Exploratory Data Analysis

Date published: 26/09/23

bin.eda.calculate_metrics(G: Graph, output_dir: str) dict[float][source]

Calculate graph metrics.

Args:
G (nx.Graph):

The graph.

output_dir (str):

The output directory for the visualisation.

Returns:
dict[float]:

The dictionary of metrics.

bin.eda.construct_network(edge_list: DataFrame, from_col: str, to_col: str, len_component: int = 5) Graph[source]
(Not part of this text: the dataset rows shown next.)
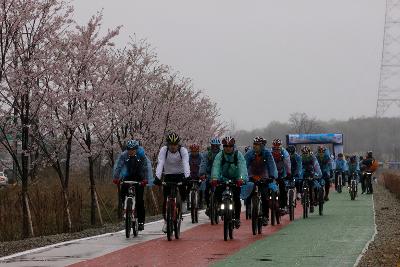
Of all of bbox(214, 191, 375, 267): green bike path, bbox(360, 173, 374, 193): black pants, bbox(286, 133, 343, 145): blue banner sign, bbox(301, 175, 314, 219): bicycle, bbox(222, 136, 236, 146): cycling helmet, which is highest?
bbox(286, 133, 343, 145): blue banner sign

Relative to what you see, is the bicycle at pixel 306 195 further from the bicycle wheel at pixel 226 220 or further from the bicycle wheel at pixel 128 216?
the bicycle wheel at pixel 128 216

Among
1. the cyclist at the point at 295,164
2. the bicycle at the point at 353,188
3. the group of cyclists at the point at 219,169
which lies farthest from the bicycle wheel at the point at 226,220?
the bicycle at the point at 353,188

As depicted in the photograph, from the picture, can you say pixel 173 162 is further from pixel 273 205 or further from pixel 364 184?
pixel 364 184

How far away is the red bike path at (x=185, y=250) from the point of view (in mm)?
11688

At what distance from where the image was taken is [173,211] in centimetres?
1529

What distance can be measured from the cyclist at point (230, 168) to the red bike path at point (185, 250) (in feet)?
2.59

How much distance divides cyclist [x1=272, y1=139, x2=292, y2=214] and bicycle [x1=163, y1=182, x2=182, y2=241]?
467 cm

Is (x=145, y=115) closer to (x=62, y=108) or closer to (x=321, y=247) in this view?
(x=62, y=108)

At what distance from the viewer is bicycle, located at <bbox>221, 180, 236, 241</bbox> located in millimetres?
15062

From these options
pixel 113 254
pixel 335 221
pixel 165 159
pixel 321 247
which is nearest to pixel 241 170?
pixel 165 159

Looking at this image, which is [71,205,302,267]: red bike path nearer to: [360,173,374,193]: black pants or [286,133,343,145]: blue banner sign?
[360,173,374,193]: black pants

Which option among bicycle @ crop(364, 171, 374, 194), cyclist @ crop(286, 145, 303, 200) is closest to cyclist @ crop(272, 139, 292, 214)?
cyclist @ crop(286, 145, 303, 200)

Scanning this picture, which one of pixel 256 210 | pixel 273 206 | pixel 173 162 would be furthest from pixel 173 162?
pixel 273 206

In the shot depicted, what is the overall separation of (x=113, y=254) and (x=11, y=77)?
7235 mm
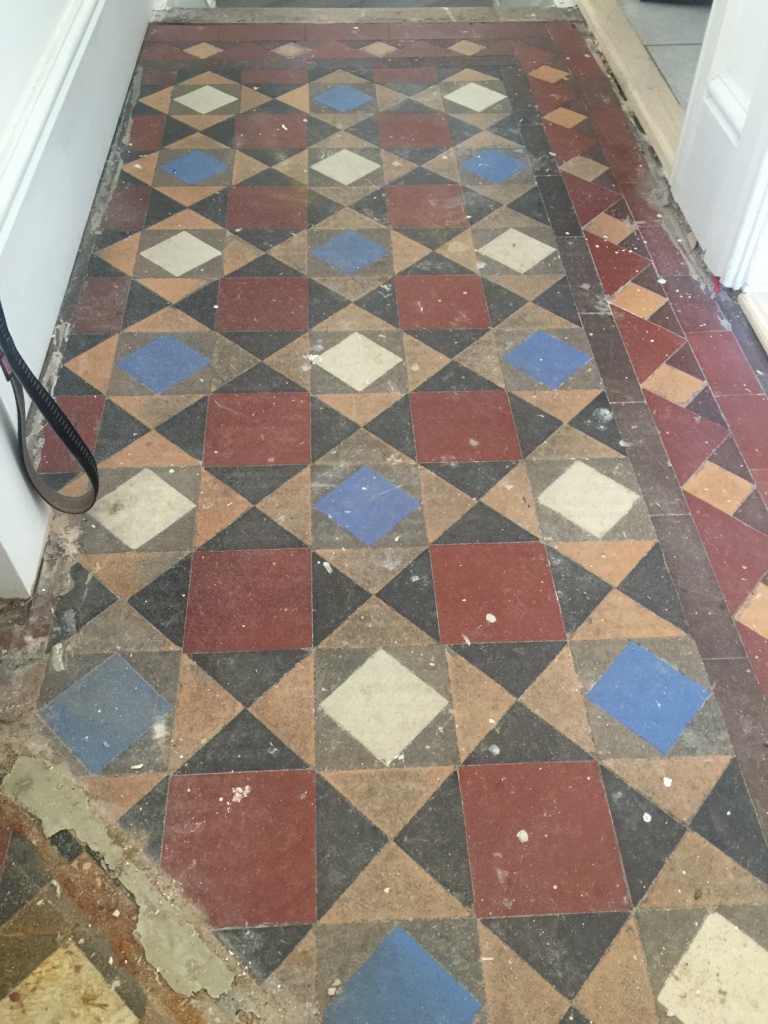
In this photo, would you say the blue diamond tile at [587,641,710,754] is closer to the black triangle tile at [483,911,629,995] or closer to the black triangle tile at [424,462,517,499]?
the black triangle tile at [483,911,629,995]

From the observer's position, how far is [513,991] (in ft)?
5.24

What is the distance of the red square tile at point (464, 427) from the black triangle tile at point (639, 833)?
99 centimetres

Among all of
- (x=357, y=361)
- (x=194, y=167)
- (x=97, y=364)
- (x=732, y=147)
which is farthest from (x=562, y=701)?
(x=194, y=167)

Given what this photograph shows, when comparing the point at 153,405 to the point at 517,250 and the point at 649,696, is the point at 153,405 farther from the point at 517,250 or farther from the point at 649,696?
the point at 649,696

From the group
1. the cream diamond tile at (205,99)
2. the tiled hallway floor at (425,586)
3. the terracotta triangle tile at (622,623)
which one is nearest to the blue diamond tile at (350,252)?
the tiled hallway floor at (425,586)

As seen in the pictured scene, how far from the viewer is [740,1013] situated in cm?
158

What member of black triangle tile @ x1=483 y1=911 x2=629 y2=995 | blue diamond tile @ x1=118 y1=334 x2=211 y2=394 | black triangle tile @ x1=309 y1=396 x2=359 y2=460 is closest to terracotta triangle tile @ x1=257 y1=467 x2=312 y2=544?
black triangle tile @ x1=309 y1=396 x2=359 y2=460

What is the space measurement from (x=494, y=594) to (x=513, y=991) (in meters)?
0.89

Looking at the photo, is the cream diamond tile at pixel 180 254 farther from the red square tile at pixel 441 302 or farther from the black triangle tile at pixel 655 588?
the black triangle tile at pixel 655 588

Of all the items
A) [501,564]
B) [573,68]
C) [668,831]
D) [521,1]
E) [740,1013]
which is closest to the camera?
[740,1013]

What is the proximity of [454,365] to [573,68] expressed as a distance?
Result: 7.83ft

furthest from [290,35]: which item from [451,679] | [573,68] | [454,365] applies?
[451,679]

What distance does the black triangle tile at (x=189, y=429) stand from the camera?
8.22 ft

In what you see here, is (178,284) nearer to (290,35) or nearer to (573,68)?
(290,35)
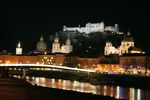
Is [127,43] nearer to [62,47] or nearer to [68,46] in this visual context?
[68,46]

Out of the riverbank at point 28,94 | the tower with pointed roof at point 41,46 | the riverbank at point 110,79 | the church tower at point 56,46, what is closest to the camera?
the riverbank at point 28,94

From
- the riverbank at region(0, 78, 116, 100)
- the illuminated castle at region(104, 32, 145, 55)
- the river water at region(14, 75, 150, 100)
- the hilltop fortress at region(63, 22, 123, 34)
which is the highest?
the hilltop fortress at region(63, 22, 123, 34)

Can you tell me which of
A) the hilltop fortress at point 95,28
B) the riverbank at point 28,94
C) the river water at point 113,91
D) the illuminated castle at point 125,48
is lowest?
the river water at point 113,91

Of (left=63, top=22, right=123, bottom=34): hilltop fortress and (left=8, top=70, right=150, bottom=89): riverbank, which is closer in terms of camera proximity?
(left=8, top=70, right=150, bottom=89): riverbank

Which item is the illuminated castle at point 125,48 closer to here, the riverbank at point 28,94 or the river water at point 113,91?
the river water at point 113,91

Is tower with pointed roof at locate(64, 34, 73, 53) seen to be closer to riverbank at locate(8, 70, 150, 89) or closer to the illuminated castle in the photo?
the illuminated castle

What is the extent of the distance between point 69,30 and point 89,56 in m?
42.0

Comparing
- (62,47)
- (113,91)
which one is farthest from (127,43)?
(113,91)

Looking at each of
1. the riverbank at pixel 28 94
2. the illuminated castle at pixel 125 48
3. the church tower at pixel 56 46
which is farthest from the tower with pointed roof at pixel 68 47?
the riverbank at pixel 28 94

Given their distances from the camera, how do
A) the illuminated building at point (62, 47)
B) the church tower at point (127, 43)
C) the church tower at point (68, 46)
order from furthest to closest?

Construct a graph from edge list data.

Args:
edge_list (pd.DataFrame):

The edge list.

from_col (str):

The “from” column name.

to_col (str):

The “to” column name.

len_component (int, optional):

The minimum size of a subgraph to filter out. Defaults to 5.

Returns:
nx.Graph:

The constructed graph.

bin.eda.log_results(tracking_uri: str, experiment_prefix: str, grn_name: str, edge_list_file: str, network_plot: str, metrics: dict[float]) None[source]

Log experiment results to the experiment tracker.

Args:
tracking_uri (str):

The tracking URI.

experiment_prefix (str):

The experiment name prefix.

grn_name (str):

The name of the GRN.

edge_list_file (str):

The name of the edge list file.

network_plot (str):

The path to the network plot to add as an artifact.

metrics (dict[float]):

The dictionary of metrics.

bin.eda.main(config: DictConfig) None[source]

The main entry point for the plotting pipeline.

Args:
config (DictConfig):

The pipeline configuration.

bin.eda.visualize_graph(G: Graph, output_dir: str) str[source]

Visualise the graph.

Args:
G (nx.Graph):

The graph.

output_dir (str):

The output directory for the visualisation.

Returns:
str:

The output directory for the visualisation.